* [Work task 1] According to the passage on collecting older French art, in what year did Wildenstein buy the four terracotta herms from the Château d'Oiron?
* [Work task 2] In the passage on collecting older French art, transcribe everything from "The four exquisitely" down to "four rejoin it?".
* [Work task 3] Summarize the passage on collecting older French art in three sentences.

Text provided Start Marker

Though the tide has turned somewhat -- in recent years the Getty, the Metropolitan Museum and the National Gallery of Art in Washington, D.C., have purchased notable older French paintings and pastels (the latter particularly unfashionable), American collectors largely shy away from them in favor of the 17th-century Dutch school paintings and 18th-century Venetian vedute.

The Wildenstein exhibition demonstrates that opportunities remain for those willing to broaden their collecting tastes.

The small group of 16th-century works is highlighted by a historically significant though worn Portrait of François I as St. John the Baptist (1518) by Jean Clouet, which Wildenstein has just donated to the Louvre. Also on view is an even finer, unpublished Portrait of Doña Anna Mauriquez by Corneille de Lyon. Corneille headed a large workshop that specialized in small bust-length portraits, usually with pale green backgrounds, and only recently has it been determined that the artist himself painted but a miniscule number of them (among them the Wildenstein picture). The exceptional quality of Doña Anna is comparable only to the Portrait of Pierre Aymeric in the Louvre.

The four exquisitely refined terracotta herms from the Château d’Oiron were bought by Wildenstein in 1944 from one of the J.P. Morgan sales at Parke-Bernet (where they had been miscataloged as "late 17th century") and have been tucked away ever since. The fifth, least beautiful surviving herm is in the Louvre -- how soon before the Wildenstein four rejoin it?

Text provided End Marker
Data listing Start Marker

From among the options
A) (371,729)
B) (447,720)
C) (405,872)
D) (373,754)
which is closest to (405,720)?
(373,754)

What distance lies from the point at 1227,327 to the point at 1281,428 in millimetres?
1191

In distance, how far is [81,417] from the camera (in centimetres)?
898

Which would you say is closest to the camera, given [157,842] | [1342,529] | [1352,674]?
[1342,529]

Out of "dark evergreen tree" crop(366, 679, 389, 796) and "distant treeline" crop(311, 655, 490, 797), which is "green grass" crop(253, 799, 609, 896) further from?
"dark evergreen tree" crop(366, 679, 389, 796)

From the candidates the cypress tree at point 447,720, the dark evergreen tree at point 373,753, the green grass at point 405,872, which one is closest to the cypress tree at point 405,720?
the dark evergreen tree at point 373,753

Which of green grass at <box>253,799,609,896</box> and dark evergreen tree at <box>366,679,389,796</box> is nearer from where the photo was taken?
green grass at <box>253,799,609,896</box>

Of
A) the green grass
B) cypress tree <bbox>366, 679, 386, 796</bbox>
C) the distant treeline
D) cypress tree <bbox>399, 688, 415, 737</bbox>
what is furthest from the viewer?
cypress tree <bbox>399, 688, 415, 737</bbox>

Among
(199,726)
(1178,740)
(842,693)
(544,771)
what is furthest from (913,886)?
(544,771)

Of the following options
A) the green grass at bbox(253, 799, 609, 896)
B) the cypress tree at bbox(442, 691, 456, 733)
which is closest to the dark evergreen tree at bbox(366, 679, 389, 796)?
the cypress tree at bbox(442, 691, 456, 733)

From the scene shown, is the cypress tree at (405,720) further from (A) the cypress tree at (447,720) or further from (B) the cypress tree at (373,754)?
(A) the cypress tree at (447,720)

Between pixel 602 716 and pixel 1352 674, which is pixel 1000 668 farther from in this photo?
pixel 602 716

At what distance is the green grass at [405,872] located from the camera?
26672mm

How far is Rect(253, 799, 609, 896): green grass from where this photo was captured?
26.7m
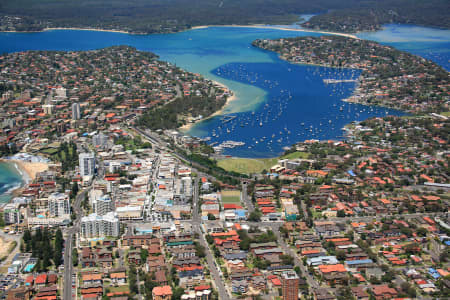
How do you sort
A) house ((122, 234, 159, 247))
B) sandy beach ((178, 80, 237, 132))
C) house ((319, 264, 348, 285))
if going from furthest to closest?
1. sandy beach ((178, 80, 237, 132))
2. house ((122, 234, 159, 247))
3. house ((319, 264, 348, 285))

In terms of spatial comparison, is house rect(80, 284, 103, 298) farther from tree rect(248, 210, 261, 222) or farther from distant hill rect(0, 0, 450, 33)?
distant hill rect(0, 0, 450, 33)

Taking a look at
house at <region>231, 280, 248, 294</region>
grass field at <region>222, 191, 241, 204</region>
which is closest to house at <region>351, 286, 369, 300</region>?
house at <region>231, 280, 248, 294</region>

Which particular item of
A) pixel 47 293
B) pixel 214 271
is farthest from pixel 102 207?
pixel 214 271

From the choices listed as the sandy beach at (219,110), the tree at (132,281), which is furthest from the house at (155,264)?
the sandy beach at (219,110)

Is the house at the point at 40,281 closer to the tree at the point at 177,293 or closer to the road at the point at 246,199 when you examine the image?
the tree at the point at 177,293

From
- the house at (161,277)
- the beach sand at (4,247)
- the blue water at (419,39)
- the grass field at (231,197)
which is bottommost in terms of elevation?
the beach sand at (4,247)

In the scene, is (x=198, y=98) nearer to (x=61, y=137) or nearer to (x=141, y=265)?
(x=61, y=137)
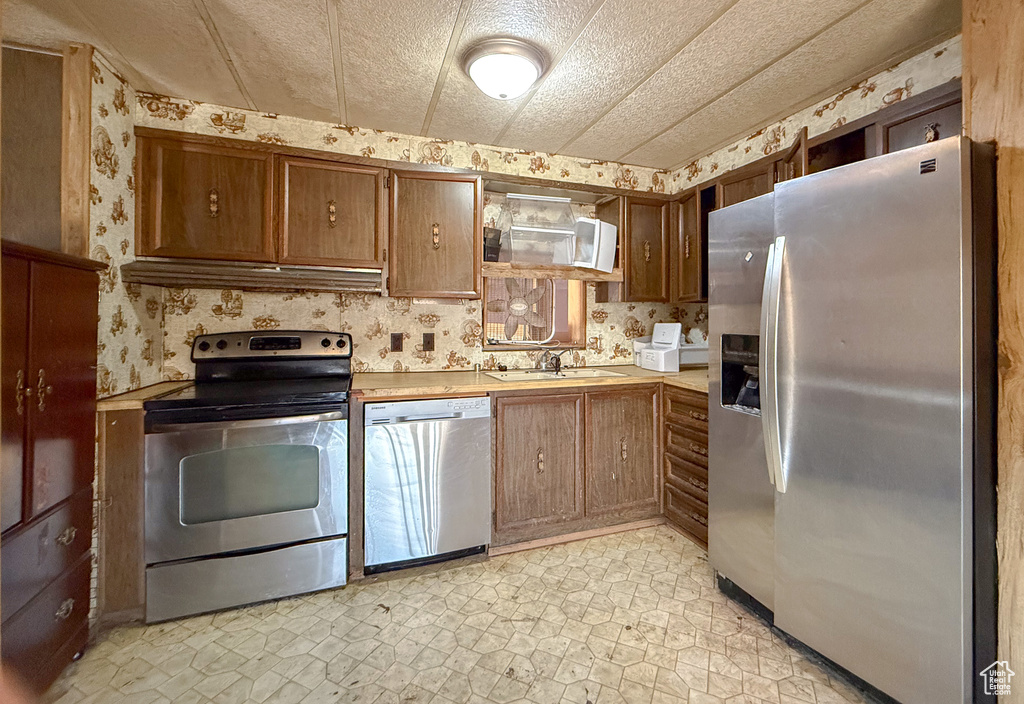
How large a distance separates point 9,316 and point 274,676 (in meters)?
1.45

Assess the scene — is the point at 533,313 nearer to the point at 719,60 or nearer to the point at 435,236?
the point at 435,236

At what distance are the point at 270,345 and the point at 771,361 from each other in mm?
2432

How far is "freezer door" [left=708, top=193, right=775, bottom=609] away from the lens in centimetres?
182

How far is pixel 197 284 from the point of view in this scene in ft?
6.82

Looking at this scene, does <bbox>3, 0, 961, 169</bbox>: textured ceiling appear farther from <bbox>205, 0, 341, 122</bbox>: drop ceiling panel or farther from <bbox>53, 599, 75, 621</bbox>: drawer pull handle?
<bbox>53, 599, 75, 621</bbox>: drawer pull handle

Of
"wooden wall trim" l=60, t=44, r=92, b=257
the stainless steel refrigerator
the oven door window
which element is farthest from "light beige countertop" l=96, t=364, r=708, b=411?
the stainless steel refrigerator

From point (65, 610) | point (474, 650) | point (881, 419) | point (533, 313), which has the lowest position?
point (474, 650)

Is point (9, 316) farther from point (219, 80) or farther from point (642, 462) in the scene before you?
point (642, 462)

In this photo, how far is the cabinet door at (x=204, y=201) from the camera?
2.13 metres

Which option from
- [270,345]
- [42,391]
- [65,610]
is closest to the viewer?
[42,391]

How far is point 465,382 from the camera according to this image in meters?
2.40

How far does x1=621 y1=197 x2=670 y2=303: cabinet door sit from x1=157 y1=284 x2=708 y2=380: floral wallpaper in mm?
308

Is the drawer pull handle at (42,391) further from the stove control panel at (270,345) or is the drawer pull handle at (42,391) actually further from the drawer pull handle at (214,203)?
the drawer pull handle at (214,203)

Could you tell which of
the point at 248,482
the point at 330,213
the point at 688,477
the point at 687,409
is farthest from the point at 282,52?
the point at 688,477
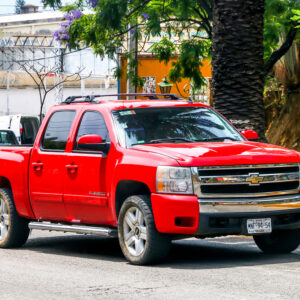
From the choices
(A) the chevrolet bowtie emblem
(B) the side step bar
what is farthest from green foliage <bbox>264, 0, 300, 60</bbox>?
(A) the chevrolet bowtie emblem

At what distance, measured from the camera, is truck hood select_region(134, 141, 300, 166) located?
30.0 ft

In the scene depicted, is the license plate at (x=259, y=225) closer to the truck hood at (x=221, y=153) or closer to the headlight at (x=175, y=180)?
the truck hood at (x=221, y=153)

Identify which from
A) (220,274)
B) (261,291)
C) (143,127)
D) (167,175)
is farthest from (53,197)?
(261,291)

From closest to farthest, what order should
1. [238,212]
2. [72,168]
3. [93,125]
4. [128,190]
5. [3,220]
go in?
[238,212] → [128,190] → [72,168] → [93,125] → [3,220]

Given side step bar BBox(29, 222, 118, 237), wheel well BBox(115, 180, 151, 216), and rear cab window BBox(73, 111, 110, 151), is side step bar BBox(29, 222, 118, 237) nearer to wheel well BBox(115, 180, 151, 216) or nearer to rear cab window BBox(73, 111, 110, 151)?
wheel well BBox(115, 180, 151, 216)

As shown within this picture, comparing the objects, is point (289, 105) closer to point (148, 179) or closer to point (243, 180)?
point (243, 180)

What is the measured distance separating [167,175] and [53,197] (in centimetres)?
244

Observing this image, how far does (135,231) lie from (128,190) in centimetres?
58

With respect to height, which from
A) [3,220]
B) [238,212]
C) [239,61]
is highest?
[239,61]

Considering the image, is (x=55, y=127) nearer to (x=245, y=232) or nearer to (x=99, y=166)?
(x=99, y=166)

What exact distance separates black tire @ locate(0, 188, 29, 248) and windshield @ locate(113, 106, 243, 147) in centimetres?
254

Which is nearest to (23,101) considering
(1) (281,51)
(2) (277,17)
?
(2) (277,17)

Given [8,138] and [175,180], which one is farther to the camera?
[8,138]

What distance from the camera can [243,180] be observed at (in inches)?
364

Data listing End Marker

* [Final answer 1] 1944

* [Final answer 2]
The four exquisitely refined terracotta herms from the Château d’Oiron were bought by Wildenstein in 1944 from one of the J.P. Morgan sales at Parke-Bernet (where they had been miscataloged as "late 17th century") and have been tucked away ever since. The fifth, least beautiful surviving herm is in the Louvre -- how soon before the Wildenstein four rejoin it?

* [Final answer 3] Although the Getty, the Metropolitan Museum and the National Gallery of Art have recently bought notable older French paintings and pastels, American collectors largely prefer 17th-century Dutch paintings and 18th-century Venetian vedute. The Wildenstein exhibition shows that opportunities remain for collectors willing to broaden their tastes, and its 16th-century works include Jean Clouet's Portrait of François I as St. John the Baptist, now donated to the Louvre, and an unpublished Corneille de Lyon portrait of Doña Anna Mauriquez. The exhibition also shows four terracotta herms from the Château d'Oiron, which Wildenstein bought in 1944 and kept out of view ever since, while the fifth surviving herm is in the Louvre.